While the mythology and broad strokes of plot were in place, the plot details of Downfall were left up to Film Roman as long as they did not deviate from the established lore and timeline. So the film would be accurate to the game, the production team were given 3D assets from the game by Electronic Arts, along with reference material for the atmosphere and Necromorph transformations. The team got further reference material for themselves to portray the injuries and transformations. The film was co-written by Justin Gray and Jimmy Palmiotti in collaboration with the animation team. For Gray and Palmiotti, the film gave them a chance to let loose with the level of violence and vent their frustration at being told to hold back in their earlier work. While the events of the comic and the game were set, and one character had to survive the film, the writers were otherwise allowed to "write madness". According to the writers and director, the amount of content cut during production would have made a sequel. A notable cut section, which was seen as overly ambitious and requiring too much time, was a fight between Vincent and a unique Necromorph born from the fused bodies of her squad mates.

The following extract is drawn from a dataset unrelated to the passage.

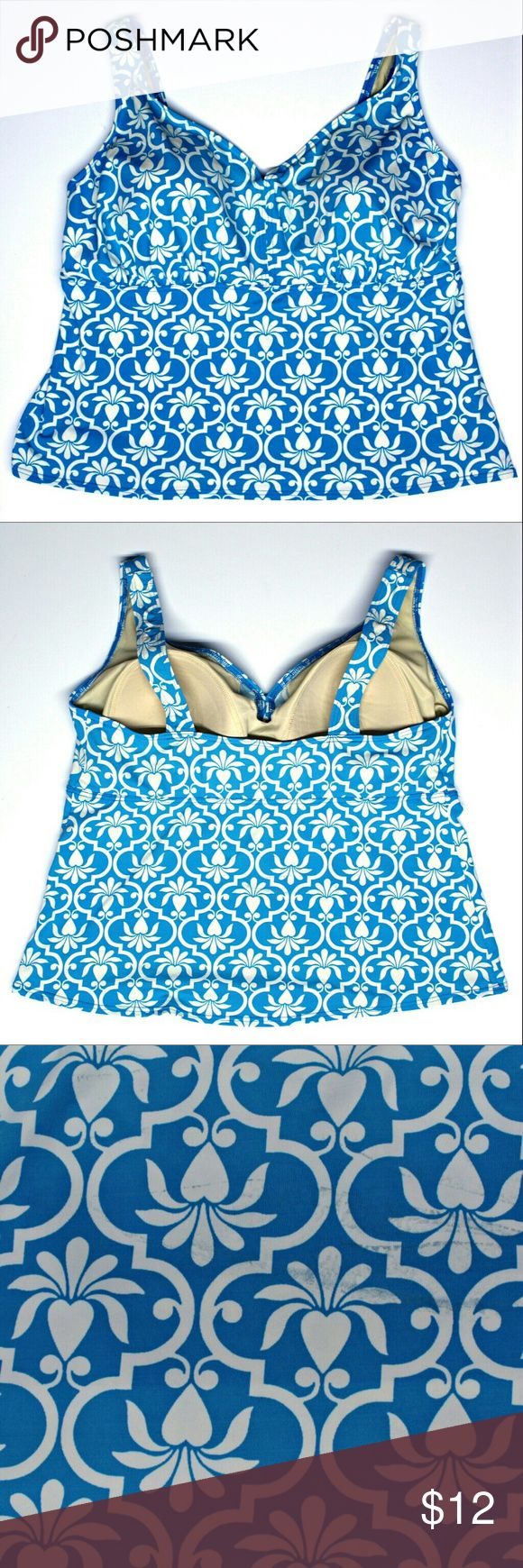 """Lands End Tankini Top Size 20W Bright Blue and White Lands End Tankini Top Size 20W Measurements: Underarm Seam to bottom- 15"""" Bottom horizontal (laying flat)- 25"""" Chest (laying flat)- 20.5"""" Colors are vibrant no pilling  *** Note third image shows light stain on back of top it's not very noticeable otherwise in great shape!*** Lands' End Swim"""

Downfall was first announced in March 2008. It premiered in the United Kingdom at the 2008 Sci-Fi-London film festival. The movie was released direct-to-video on DVD and Blu-ray on October 28, roughly a week after the release of Dead Space. The extras included an isolated soundtrack, a deleted scene, and cheat codes for the game. The Blu-ray edition also included a standard DVD edition and digital editions compatible with PlayStation Portable and Microsoft Windows. It was co-published by Anchor Bay Entertainment and Manga Entertainment. It later premiered on television through Starz Encore on November 2. Electronic Arts and Starz Media would collaborate again on Dead Space: Aftermath, released in 2011 as a prequel to Dead Space 2.

== Critical reception ==
Upon its debut in the United States, the DVD release reached twenty-third place in sales charts, reaching over 26,500 units and earning over $397,000. Ultimately, Downfall earned over $1,655,000 in DVD sales.

Christopher Monfette of IGN enjoyed the animation and staging of its scares and violence despite a limited color palette, but found the narrative was poorly paced with too many events happening in quick succession. He also faulted the dialogue and performances, and the Unitology subplot as unnecessary filler. Joystiqs Andrew Yoon felt that the movie was only for fans of the game, as its storyline was best understood by those who had already played Dead Space. Alongside this, Yoon faulted the characters, lack of reference to in-game events, and overfast pacing; ultimately, he felt it was better than bigger-budget Hollywood game adaptations. James Stephanie Sterling writing for Destructoid, said that the movie was enjoyable but relied too much on character cliches. She positively compared its tone and violence to "a cartoony Event Horizon", and praised the animation quality despite it clashing with the parent game's realistic graphics.

Peter Debruge of Variety noted its technical achievements given its scale and market, but noted that its tone and apparent revelry in the deaths of its cast made it unenjoyable outside the original game's context. DVDTalks Adam Tyner felt that Downfall would have been better if it had focused on horror and suspence over violence and gore. He summarised that the film "captures the unflinchingly graphic violence of EA's survival horror video game, but it misses out on the suspense and intensity that leave it standing out as one of the year's best". Michael Thompson of Ars Technica again noted it as better than many larger-budget video game adaptations, citing Max Payne as an example of the latter. His biggest complaint was a lack of horror elements, with the focus on bloody violence undercuting any suspense. Play, as part of an article on Dead Space 3, called Downfall "Gory, quite silly, but good for fans and entertaining."

In July 2021, the Oktyabrsky District Court in Saint Petersburg banned the film along with some Happy Tree Friends, films based on anime.